Effects of War, Dementia Animated in Short Film ‘Winter Memories’
Zahra Kababian had a special bond with her father, and even though he died suddenly 10 years ago, it’s the memories they shared that keeps him alive in her heart.
It was those memories and his diagnosis of Alzheimer’s disease that inspired her animated short film, “Winter Memories,” which depicts an older woman with Alzheimer’s attempting to relive her relationship with her father and grappling with the effects of war. Her film was selected as part of the 2021 Toronto Animation Film Festival.
In her own experience, Kababian, 30, says that those she’s met who have Alzheimer’s typically remember their childhood, “but never the last second they have.” That phenomenon was used in the film in part for dramatic effect; each time the nameless main character knits a shawl, she remembers the day she made one for her father as he leaves for war. But it also connects the film to Kababian’s father.
The shawl serves as a symbol that jogs the character’s memory. Kababian and her husband, Amir Mahdi Safdari, were born and live in Iran, where the shawl has a history of tradition. Iranian mothers will give shawls typically to their husbands and children.
“It’s something that has memory,” Kababian said through her husband, who helped translate parts of a Zoom interview with Alzheimer’s News Today.
Kababian created the movie with Safdari, 26, as part of her graduation thesis for her master’s in animation at the University of Tehran. Kababian led the illustration while Safdari wrote the screenplay, directed, and edited the six-minute film. The Toronto festival showed the film on March 25, day two of their four-day online event.
Kababian’s hope is that viewers can empathize and connect with the tight-knit relationship between the main character and her father.
The story brings in bits and pieces of the two creators’ lives.
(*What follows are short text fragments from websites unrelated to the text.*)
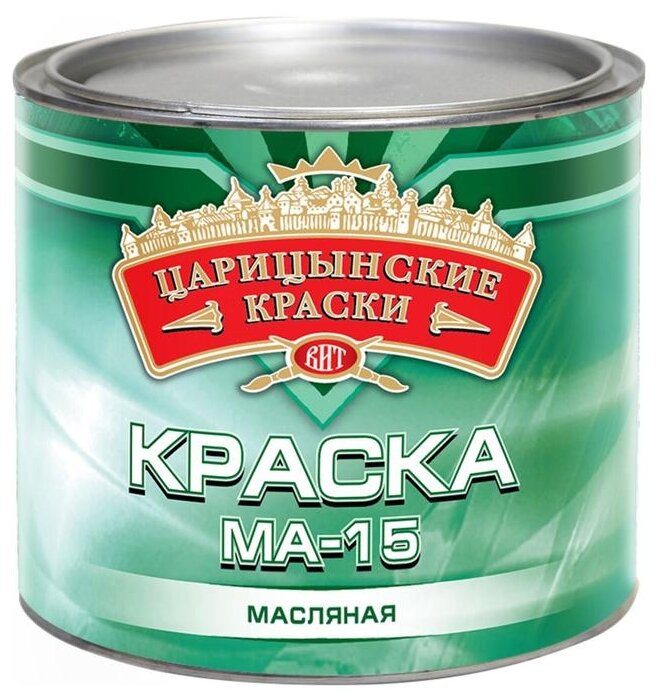 Краска МА-15 0,9 кг голубая ЦАРИЦЫНСКИЕ краски - фотография № 1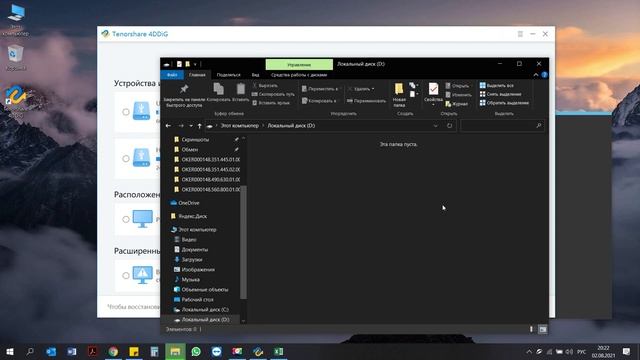 Как восстановить файлы с внешнего жёсткого диска? смотреть онлайн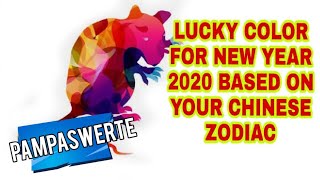 Swerteng Kulay Ngayong 2020 / Lucky Color 2020, Horoscope : Year of the Rat
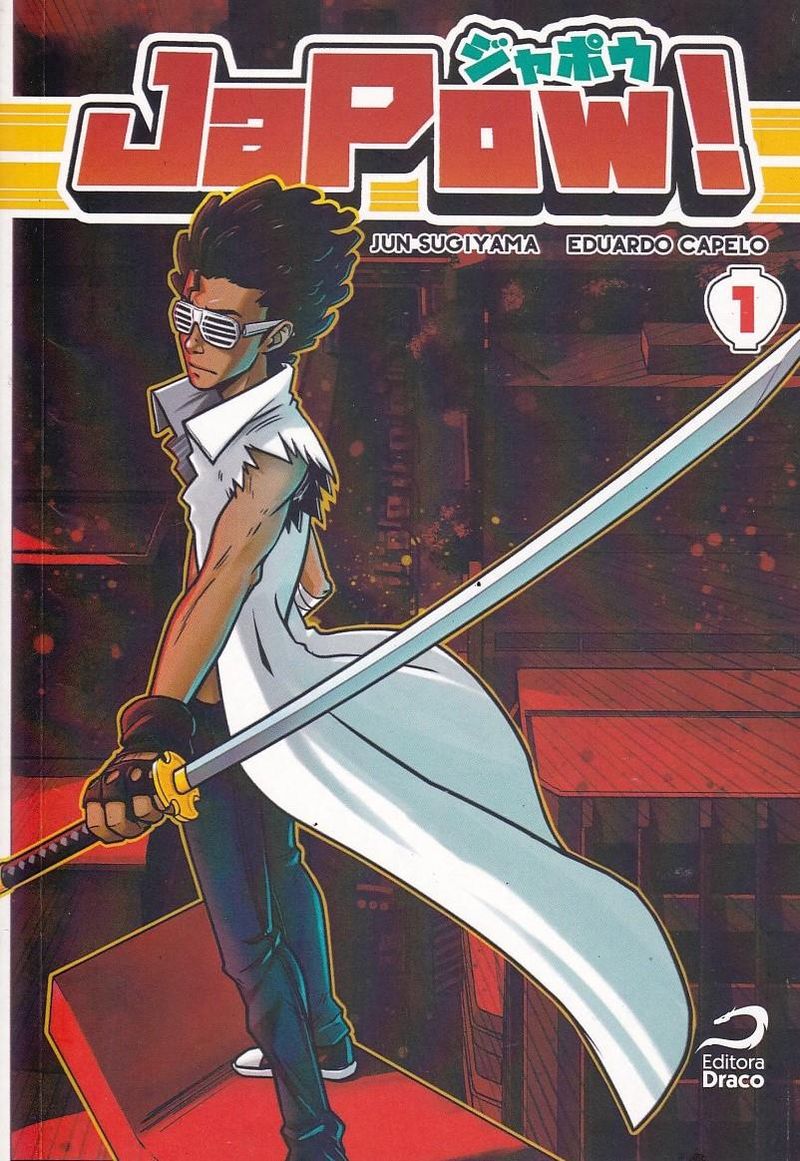 Rika-Comic-Shop--Japow---1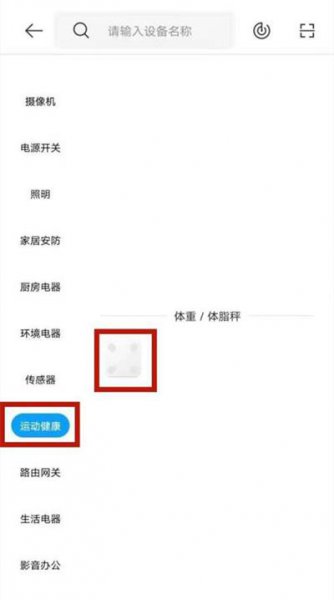 小米体脂秤2怎么连接米家app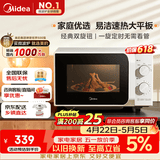 美的（Midea）微波炉经典双旋钮家用小型20L平板式易清洁便捷高效速热杀菌除味M202
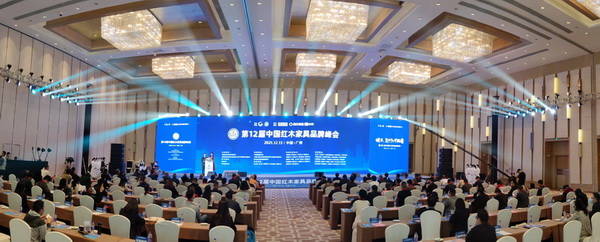 第12屆中國紅木家具品牌峰會盛大舉行 第12屆中國紅木家具品牌峰會盛大舉行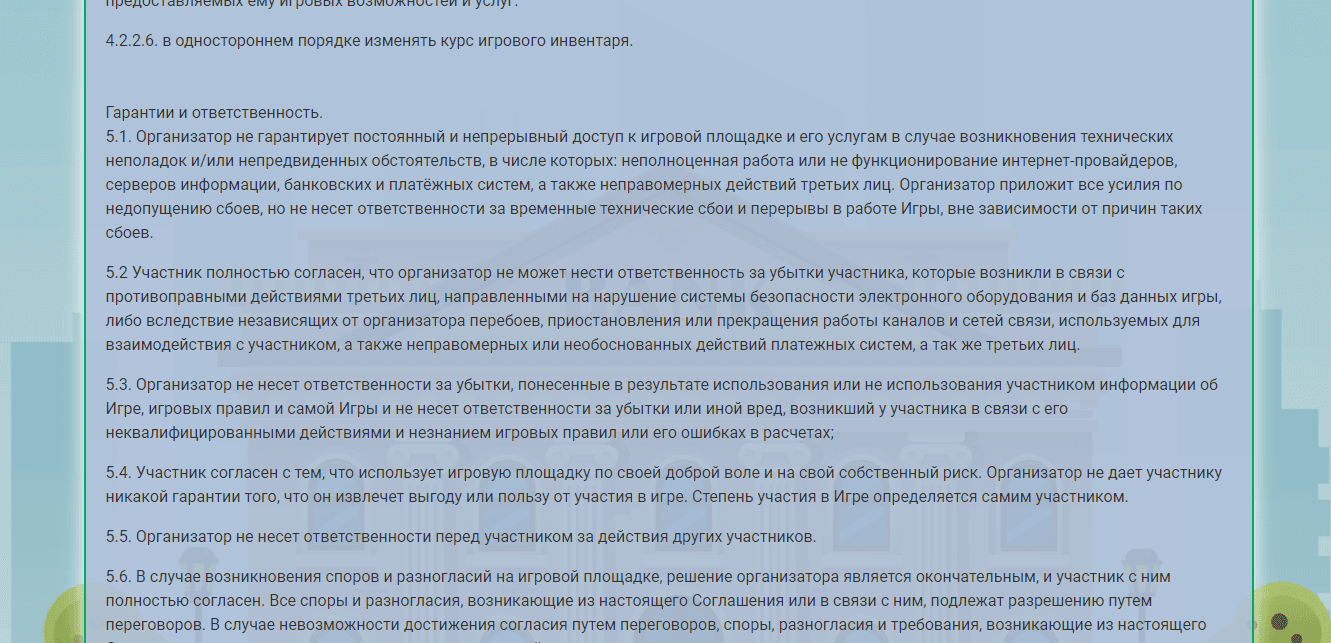 правила лохотрона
Safdari’s father fought in the Iran-Iraq war, which lasted from 1980 to 1988 and is thought to have claimed the lives of around one million people. His father returned, but with lasting nerve damage from a bomb that’s stuck with him till today, at 55 years old. Safdari himself struggled with depression because of what happened to his father.
“We wanted to show the effect of war on the person who’s left,” Safdari said in the same interview.
The film opens with the older woman playing with her father and giving him a shawl she made. The image cuts back and forth between the time of her childhood and present day, and the viewer quickly spots other versions of the shawl strewn throughout her humble cabin. A wall of pictures behind her shows the memories she’s had with her father.
The scene changes, and the woman follows the child version of herself outside in the snow. The girl draws a house and stick figures of herself and her father beside it. A military jeep arrives at that moment to give her the bad news. The driver returns her father’s only remains: the shawl she gave him before he left.
The artistic style evokes a sense of old-school French animation, with the use of scribbled lines and a lower frame rate. Color mixes with black and white in the cabin of the woman, surrounded by overflowing snowbanks, creating a somber atmosphere. None of the characters have dialogue, and music mixed with moments of silence take the place of words.
Showing their film at the Toronto festival is expected to help Safdari and Kababian get funding for their next project, which will explore humankind’s relationship with nature, and continue their education to pursue doctorates in animation. Kababian finished her master’s with this project, which took two years to complete, and Safdari will finish his degree when he completes his next film.
Safdari is still in the development phase of his next film, which it will center on a girl’s relationship with a tree and how it reflects the conflicting nature humans have with the environment.
“Winter Memories” ends where it starts, with the old woman preparing to knit yet another scarf. Viewers are brought back to reality as she pours herself a fourth cup of tea. The scene shows the effects of Alzheimer’s and the memories the woman holds on to for dear life.
“Humans are always fighting with their past and stressing about tomorrow,” Safdari said. “We want to focus on the past, on the memories.”